Records:

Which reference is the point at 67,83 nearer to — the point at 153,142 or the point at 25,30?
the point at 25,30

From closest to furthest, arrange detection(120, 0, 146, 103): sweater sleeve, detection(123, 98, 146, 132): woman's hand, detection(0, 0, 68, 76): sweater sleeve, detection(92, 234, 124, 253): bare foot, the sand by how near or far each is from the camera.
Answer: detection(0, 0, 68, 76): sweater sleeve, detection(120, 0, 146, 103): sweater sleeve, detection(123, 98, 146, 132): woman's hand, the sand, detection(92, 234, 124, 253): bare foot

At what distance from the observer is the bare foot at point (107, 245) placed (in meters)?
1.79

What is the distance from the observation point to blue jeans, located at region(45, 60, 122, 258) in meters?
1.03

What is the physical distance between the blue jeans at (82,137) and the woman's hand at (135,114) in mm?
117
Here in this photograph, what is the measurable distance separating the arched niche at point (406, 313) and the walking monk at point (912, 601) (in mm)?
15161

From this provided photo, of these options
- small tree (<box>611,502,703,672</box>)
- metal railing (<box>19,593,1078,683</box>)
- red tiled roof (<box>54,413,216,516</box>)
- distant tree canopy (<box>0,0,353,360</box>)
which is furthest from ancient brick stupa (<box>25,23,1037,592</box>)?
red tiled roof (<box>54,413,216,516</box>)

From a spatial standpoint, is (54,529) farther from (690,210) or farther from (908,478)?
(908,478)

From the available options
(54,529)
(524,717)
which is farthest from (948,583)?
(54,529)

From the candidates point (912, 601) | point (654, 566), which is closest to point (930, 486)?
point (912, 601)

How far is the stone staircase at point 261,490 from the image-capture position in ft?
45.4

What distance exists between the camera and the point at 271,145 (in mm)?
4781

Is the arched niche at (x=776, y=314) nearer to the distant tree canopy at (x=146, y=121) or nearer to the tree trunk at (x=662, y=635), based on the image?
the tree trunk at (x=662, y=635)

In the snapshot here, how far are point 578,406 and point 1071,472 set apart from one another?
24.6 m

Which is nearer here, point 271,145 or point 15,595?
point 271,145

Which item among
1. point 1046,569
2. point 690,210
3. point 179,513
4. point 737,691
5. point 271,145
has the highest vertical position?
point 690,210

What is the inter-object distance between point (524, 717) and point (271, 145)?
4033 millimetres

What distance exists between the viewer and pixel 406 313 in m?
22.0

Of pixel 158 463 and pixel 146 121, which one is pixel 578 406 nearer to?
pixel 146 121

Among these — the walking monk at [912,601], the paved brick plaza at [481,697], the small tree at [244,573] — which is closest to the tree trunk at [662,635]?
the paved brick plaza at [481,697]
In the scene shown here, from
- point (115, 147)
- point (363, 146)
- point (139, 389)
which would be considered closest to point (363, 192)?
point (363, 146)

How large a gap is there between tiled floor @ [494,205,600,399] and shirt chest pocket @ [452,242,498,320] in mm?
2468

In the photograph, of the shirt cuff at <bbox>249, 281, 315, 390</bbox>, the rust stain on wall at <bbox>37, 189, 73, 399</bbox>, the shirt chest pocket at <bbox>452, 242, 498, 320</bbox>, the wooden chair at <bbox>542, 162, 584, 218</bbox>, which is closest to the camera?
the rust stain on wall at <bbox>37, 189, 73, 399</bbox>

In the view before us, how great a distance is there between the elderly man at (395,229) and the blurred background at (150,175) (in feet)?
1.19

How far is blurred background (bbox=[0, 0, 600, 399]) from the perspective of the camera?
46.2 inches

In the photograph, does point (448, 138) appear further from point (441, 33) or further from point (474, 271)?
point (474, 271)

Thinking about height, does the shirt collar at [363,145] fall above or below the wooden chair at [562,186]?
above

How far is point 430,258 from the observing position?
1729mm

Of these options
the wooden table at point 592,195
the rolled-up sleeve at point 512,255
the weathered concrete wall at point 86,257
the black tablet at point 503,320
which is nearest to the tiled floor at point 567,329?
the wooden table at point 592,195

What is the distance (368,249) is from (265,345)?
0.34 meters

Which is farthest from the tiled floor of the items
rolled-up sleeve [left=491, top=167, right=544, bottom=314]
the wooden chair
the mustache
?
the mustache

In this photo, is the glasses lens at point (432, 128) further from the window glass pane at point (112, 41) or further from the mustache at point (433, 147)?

Required work: Copy the items from the line containing "What is the inter-object" through the line containing "46.2 inches", changing every "blurred background" to "out-of-focus background" and leaving everything else as it is. Return only those lines.

Solution to the problem:
What is the inter-object distance between point (524, 717) and point (271, 145)?
4033 millimetres

What distance exists between the viewer and pixel 406 313 in m?
22.0

Of pixel 158 463 and pixel 146 121, which one is pixel 578 406 nearer to?
pixel 146 121

Among these — the walking monk at [912,601], the paved brick plaza at [481,697], the small tree at [244,573] — which is closest to the tree trunk at [662,635]?
the paved brick plaza at [481,697]
In the scene shown here, from
- point (115, 147)
- point (363, 146)
- point (139, 389)
which would be considered closest to point (363, 192)?
point (363, 146)

How large a gap is there between tiled floor @ [494,205,600,399] and shirt chest pocket @ [452,242,498,320] in mm?
2468

In the photograph, of the shirt cuff at <bbox>249, 281, 315, 390</bbox>, the rust stain on wall at <bbox>37, 189, 73, 399</bbox>, the shirt chest pocket at <bbox>452, 242, 498, 320</bbox>, the wooden chair at <bbox>542, 162, 584, 218</bbox>, which is closest to the camera?
the rust stain on wall at <bbox>37, 189, 73, 399</bbox>

In the view before us, how great a distance is there between the elderly man at (395,229) and the out-of-focus background at (150,175) (in feet)?
1.19

How far is out-of-focus background (bbox=[0, 0, 600, 399]) from the perspective of the camera?
46.2 inches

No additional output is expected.